# magnets for removing steel shot from waterfowl meat.



## ezbite (May 25, 2006)

i was on another site and some guy said he uses a neodymium magnet to pull the steel shot out of waterfowl meat. im not too sure i can believe that. anyone ever heard of this?


----------



## mchewyw (Mar 31, 2015)

Sounds a little far fetched and impractical. You would only be able to get them out of the same hole they went in, and I find that after soaking in a salt water solution you can just massage them out 90% of them time. No need for special magnets.


----------



## huntindoggie22 (Mar 28, 2008)

I don't believe that would be possible. Usually not hard to find the shot while cleaning and remove it. I've personally never found any shot while eating them and I've ate my fair share lol


----------



## Saugeye Tom (Oct 6, 2010)

I have a magnet at work called rare earth. I honestly believe it will pull shot out. It's as big as a quarter and turrible powerful 2 of Tham stuck together are almost impossible to part without prying.


----------



## Trollineye (Oct 20, 2008)

I had the opportunity to play with a few that we used stacked up in a servo drive motor. They are rare earth neodymium. I was told they are slightly radioactive. Not certain they would pull through bone but I wouldn't be suprised. They are stronger than all get out. I would think one of those electro magnets at the bone yards on a crane could pull steel shot through bone! Clean them all at once, just stack in a single layer! Power up and drop. Set the magnet on top for thinner breasts.


----------



## monsterKAT11 (Jun 20, 2004)

I don't know man some of those magnets are pretty craycray


----------



## chrisrf815 (Jul 6, 2014)

Stainless is not magnetic


----------



## Saugeye Tom (Oct 6, 2010)

Not all shot is stainless..right?


----------



## buckeyebowman (Feb 24, 2012)

Saugeye Tom said:


> Not all shot is stainless..right?


I'd have a hard time believing that any of it is! Admittedly I'm not a waterfowler, although I have hunted ducks on and off in the past. But when I ask myself the question, "Who would coat lead shot with stainless steel?" my spidey sense says NOBODY! Of course I could be wrong. 

As for the magnet thing, people have been getting shot out of gamebirds for years without them. And if the magnets are powerful enough who's to say that the shot will follow the same track coming out as it made going in? You could wind up with duck breast sponge!


----------



## ezbite (May 25, 2006)

mchewyw said:


> Sounds a little far fetched and impractical. You would only be able to get them out of the same hole they went in, and I find that after soaking in a salt water solution you can just massage them out 90% of them time. No need for special magnets.


Or


Saugeye Tom said:


> I have a magnet at work called rare earth. I honestly believe it will pull shot out. It's as big as a quarter and turrible powerful 2 of Tham stuck together are almost impossible to part without prying.

* Information given

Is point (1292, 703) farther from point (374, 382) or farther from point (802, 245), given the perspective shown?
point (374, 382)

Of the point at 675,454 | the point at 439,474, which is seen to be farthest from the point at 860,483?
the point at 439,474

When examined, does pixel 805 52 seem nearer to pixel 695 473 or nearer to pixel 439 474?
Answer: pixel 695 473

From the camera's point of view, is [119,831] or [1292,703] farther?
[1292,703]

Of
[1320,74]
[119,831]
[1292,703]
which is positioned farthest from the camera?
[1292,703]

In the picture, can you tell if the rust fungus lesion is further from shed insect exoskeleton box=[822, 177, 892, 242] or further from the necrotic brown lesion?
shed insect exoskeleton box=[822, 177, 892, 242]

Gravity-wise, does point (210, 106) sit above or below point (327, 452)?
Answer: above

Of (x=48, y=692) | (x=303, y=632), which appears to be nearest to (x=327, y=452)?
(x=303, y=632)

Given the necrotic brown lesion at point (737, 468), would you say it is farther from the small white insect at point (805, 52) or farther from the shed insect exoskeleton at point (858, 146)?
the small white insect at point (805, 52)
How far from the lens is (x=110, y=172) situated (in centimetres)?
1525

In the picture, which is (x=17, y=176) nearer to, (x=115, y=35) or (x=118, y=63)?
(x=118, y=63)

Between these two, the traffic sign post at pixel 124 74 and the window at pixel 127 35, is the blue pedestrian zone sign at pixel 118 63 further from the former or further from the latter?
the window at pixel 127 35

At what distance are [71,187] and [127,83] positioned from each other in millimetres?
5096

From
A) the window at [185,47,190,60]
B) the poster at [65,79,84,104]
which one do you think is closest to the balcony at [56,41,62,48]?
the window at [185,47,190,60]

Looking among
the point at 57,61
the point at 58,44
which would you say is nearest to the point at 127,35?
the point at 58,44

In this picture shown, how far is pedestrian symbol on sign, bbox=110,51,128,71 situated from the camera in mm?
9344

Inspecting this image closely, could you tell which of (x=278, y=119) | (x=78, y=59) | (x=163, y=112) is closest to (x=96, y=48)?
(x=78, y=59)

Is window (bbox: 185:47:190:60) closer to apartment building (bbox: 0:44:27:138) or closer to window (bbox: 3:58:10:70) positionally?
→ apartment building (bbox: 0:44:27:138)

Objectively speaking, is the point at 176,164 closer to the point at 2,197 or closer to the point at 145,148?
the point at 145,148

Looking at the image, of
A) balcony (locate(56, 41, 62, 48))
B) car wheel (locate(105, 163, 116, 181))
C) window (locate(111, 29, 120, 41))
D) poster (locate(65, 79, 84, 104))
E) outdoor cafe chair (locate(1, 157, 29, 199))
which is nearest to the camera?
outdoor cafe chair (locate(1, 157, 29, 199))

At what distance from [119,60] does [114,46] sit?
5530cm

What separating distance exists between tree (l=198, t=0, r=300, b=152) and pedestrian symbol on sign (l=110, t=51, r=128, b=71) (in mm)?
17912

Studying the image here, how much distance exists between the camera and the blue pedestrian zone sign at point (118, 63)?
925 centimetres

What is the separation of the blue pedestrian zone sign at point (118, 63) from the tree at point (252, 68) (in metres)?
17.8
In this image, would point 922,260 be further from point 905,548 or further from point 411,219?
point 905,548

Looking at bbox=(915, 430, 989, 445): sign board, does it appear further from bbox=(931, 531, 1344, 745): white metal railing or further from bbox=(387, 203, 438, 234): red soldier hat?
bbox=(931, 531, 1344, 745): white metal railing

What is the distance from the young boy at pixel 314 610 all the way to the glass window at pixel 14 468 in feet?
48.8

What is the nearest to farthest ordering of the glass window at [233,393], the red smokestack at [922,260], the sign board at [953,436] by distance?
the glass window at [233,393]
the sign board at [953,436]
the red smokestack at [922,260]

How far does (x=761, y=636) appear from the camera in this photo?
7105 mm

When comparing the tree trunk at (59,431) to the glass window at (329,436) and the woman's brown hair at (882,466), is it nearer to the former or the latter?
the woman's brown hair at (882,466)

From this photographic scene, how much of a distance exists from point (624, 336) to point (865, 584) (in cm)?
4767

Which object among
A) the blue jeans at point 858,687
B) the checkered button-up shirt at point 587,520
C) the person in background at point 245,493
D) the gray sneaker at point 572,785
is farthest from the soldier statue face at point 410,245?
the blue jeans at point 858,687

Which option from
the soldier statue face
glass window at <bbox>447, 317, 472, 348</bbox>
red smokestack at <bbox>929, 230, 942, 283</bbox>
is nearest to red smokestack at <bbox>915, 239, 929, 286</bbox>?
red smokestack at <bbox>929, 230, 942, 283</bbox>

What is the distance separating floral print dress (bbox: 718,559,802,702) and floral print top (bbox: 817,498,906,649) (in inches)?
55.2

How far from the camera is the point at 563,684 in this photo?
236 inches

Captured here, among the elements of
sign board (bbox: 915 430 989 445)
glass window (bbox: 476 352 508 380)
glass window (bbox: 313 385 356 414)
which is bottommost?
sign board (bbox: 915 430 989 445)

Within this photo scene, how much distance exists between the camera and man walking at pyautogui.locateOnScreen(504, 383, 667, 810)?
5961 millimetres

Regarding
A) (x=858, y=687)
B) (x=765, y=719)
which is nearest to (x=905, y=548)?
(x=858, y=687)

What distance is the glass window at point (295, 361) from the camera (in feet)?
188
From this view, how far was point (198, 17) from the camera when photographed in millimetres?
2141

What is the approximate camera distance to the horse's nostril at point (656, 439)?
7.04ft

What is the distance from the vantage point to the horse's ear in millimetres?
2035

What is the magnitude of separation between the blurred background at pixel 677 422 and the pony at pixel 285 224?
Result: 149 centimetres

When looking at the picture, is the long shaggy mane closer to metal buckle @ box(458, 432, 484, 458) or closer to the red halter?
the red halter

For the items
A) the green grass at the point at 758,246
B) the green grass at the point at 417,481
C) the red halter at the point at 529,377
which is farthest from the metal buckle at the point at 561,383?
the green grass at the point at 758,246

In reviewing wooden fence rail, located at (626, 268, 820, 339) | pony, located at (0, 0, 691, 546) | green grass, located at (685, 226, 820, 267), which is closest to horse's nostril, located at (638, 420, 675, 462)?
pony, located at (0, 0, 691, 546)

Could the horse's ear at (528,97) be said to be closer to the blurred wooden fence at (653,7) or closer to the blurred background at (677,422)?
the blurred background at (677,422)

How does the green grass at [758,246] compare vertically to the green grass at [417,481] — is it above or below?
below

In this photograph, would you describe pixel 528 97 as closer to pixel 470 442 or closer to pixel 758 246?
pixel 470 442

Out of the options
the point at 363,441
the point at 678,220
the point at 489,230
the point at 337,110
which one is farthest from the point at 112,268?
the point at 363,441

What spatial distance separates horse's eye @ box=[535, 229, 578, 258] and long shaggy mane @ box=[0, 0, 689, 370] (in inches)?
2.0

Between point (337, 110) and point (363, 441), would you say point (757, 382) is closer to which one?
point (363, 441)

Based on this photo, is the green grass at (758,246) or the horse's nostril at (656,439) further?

* To be done
1) From the forum thread on magnets and steel shot, copy out verbatim everything from "i was on another" down to "(Mar 31, 2015)".
2) In the forum thread on magnets and steel shot, what does mchewyw soak the meat in before massaging the shot out?
The entries can be set aside, since nothing here depends on them.

* Replies
1)
i was on another site and some guy said he uses a neodymium magnet to pull the steel shot out of waterfowl meat. im not too sure i can believe that. anyone ever heard of this?


----------



## mchewyw (Mar 31, 2015)

2) A salt water solution.